How could someone execute this strategy? Simple – trade in both directions, minimise losses, and collect as many points as possible. It’s actually a clever idea. If it’s true, then we should see most wallets showing nearly identical amounts of coins traded on the buy and sell sides. Let’s take a small sample of the on-chain data.
As we can see, most wallets indeed have a net traded amount close to zero. Let’s quantify how many coins fall within that small range around zero.
To be honest, the result is even stronger than I expected. Over 95% of wallets involved in trading this coin had a near-zero net position (meaning they bought and sold approximately the same amount within the time frame). It seems clear that the aim was to avoid exposure while still generating points.

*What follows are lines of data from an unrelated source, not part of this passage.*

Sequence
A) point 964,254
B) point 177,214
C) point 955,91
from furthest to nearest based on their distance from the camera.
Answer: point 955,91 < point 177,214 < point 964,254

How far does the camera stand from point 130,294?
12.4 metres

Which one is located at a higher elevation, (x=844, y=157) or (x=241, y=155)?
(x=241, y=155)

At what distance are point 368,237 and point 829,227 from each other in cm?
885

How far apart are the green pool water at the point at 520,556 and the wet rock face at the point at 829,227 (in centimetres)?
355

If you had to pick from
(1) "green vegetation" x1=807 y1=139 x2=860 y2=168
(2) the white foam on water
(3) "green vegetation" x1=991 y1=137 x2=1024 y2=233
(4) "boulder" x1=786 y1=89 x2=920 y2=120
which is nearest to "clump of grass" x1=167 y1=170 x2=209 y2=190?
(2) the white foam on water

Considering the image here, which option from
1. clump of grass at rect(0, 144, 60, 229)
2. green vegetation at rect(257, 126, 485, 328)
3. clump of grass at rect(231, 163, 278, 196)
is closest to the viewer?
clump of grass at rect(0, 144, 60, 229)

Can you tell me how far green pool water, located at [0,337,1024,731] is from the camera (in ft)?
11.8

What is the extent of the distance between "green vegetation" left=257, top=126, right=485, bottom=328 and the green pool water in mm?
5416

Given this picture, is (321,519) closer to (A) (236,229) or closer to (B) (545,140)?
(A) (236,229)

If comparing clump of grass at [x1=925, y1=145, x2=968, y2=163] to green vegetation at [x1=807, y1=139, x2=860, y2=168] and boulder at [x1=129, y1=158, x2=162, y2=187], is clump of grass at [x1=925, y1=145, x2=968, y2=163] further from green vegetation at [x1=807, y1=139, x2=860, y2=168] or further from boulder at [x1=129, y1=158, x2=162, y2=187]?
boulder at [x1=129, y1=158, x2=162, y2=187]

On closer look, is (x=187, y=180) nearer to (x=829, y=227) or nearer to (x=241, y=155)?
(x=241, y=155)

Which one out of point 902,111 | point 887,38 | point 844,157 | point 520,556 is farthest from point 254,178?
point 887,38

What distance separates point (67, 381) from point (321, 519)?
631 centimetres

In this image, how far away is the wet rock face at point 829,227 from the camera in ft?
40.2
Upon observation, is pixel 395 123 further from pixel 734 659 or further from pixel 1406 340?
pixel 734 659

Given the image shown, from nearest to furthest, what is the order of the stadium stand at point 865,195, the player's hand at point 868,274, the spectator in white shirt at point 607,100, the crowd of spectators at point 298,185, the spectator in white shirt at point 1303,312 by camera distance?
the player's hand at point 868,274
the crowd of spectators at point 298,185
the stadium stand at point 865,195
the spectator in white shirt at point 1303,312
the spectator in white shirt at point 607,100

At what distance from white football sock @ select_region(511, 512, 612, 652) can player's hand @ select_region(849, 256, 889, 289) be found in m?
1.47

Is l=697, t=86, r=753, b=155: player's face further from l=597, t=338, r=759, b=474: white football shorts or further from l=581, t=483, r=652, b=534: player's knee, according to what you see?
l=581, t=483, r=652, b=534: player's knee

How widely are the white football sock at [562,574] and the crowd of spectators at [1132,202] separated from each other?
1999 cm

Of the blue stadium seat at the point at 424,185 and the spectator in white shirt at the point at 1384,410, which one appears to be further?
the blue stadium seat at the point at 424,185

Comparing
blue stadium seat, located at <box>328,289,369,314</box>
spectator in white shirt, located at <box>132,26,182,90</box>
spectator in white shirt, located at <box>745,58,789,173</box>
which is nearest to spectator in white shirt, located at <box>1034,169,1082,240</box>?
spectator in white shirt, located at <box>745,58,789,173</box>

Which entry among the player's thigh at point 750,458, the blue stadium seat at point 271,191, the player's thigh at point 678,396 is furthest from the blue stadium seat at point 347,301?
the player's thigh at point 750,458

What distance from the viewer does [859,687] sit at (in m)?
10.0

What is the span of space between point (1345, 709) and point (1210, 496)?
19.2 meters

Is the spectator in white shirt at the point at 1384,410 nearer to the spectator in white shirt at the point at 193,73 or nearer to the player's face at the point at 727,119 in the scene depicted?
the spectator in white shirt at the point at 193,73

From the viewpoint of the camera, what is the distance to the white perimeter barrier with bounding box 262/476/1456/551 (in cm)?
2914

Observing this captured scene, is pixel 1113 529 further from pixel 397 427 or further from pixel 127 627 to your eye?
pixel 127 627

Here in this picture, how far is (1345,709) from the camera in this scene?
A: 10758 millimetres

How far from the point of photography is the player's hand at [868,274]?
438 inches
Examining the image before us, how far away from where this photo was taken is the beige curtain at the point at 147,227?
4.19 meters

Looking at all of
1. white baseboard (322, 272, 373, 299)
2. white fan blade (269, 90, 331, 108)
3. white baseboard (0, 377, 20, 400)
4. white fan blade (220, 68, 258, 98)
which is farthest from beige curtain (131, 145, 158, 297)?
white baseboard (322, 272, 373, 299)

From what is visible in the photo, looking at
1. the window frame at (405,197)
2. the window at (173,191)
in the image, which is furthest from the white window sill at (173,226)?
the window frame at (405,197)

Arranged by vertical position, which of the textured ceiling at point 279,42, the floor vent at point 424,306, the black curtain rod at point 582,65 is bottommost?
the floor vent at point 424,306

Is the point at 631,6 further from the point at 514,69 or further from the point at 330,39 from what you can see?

I also wanted to find out how many points these wallets were targeting. They likely followed some strategy, studied the Binance Alpha documentation, and spotted an opportunity to hit a specific point threshold. Let’s look at the data.
According to my dataset, all wallets (excluding five outliers) generated between 14 and 20 Alpha Points. Nothing more, nothing less. This is likely because there’s no rule that “more points = bigger airdrop.” Traders just need to reach a specific threshold.
I also wondered: what was the cost of generating one Alpha Point? Since they were trading both sides, often within the same block or a few blocks apart, they likely incurred some loss – but how much?
It turns out the cost per Alpha Point averaged around 5 to 10 cents. Not a lot – but we still don’t know what the eventual reward will be.
What I hope to illustrate is this: people will always try to “solve” the system. They aim to do the minimum required to earn the maximum possible reward. Whether you’re building an exchange, a DeFi protocol, or managing a team – it’s your responsibility to design the right incentive structure. Hopefully, this example made that idea crystal clear.